JOB ITEM:
Can you reproduce the passage of the Ai fen profile between "Screaming and breathing" and "next sonic ground.", inclusive, word for word?

TEXT PROVIDED:
★ ★ ★ ★ ★ ★ ★
Screaming and breathing are transformative acts with liberating potential for the Prague-based musician and producer Ai fen. Ewelina Vlček-Chiu took her Chinese name for artist name when she embarked upon solo endeavor parallel to being a half of the witch house duo ba:zel. Her solo work has become an act of coming to terms with facets of her identity that remained distant throughout her life in Europe and North America.
Of Extremes
Elements of drone, ambient, screamo, techno, and darkwave emerge as you move through experimental soundscape full of unexpected turns. Ai fen thoughtfully weaves these components to create an environment that is sometimes harsh and bleak, other times her voice comes in tame and tender. Quieter passages provide a shelter from the storm, but they might as well be a disquieting moment of calm before the next dislocation, elevation to the next sonic ground.
★ ★ ★ ★ ★ ★ ★
DATA SHOWN:

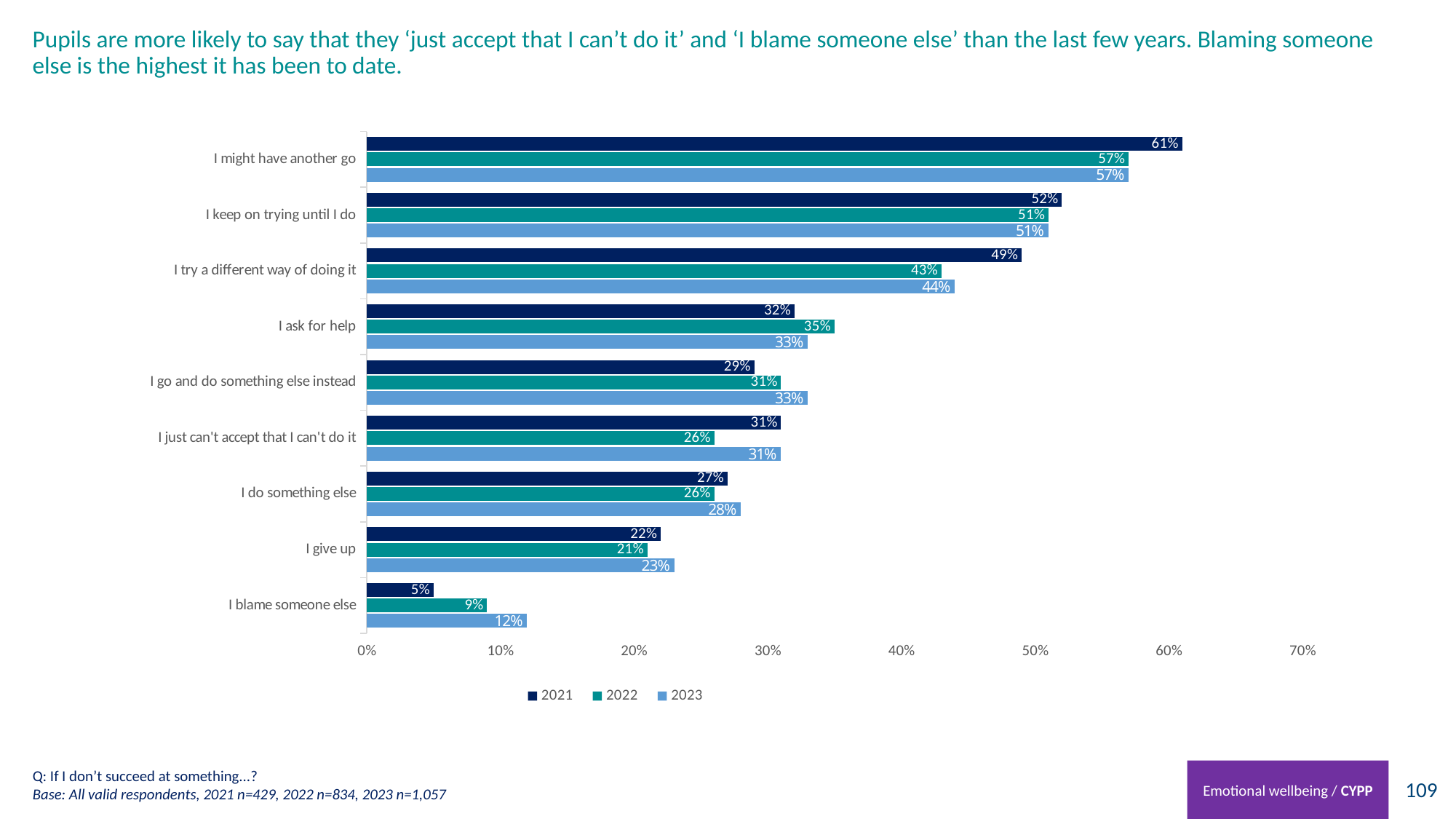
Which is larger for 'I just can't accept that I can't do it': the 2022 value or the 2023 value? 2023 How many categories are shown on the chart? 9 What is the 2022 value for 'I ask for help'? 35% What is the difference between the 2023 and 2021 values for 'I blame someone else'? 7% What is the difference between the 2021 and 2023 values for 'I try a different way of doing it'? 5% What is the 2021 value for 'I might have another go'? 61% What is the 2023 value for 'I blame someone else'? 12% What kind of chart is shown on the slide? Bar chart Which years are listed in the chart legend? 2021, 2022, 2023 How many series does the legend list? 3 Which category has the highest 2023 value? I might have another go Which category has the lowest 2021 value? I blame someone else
★ ★ ★ ★ ★ ★ ★
SOLUTION TO THIS EXERCISE:
Screaming and breathing are transformative acts with liberating potential for the Prague-based musician and producer Ai fen. Ewelina Vlček-Chiu took her Chinese name for artist name when she embarked upon solo endeavor parallel to being a half of the witch house duo ba:zel. Her solo work has become an act of coming to terms with facets of her identity that remained distant throughout her life in Europe and North America.
Of Extremes
Elements of drone, ambient, screamo, techno, and darkwave emerge as you move through experimental soundscape full of unexpected turns. Ai fen thoughtfully weaves these components to create an environment that is sometimes harsh and bleak, other times her voice comes in tame and tender. Quieter passages provide a shelter from the storm, but they might as well be a disquieting moment of calm before the next dislocation, elevation to the next sonic ground.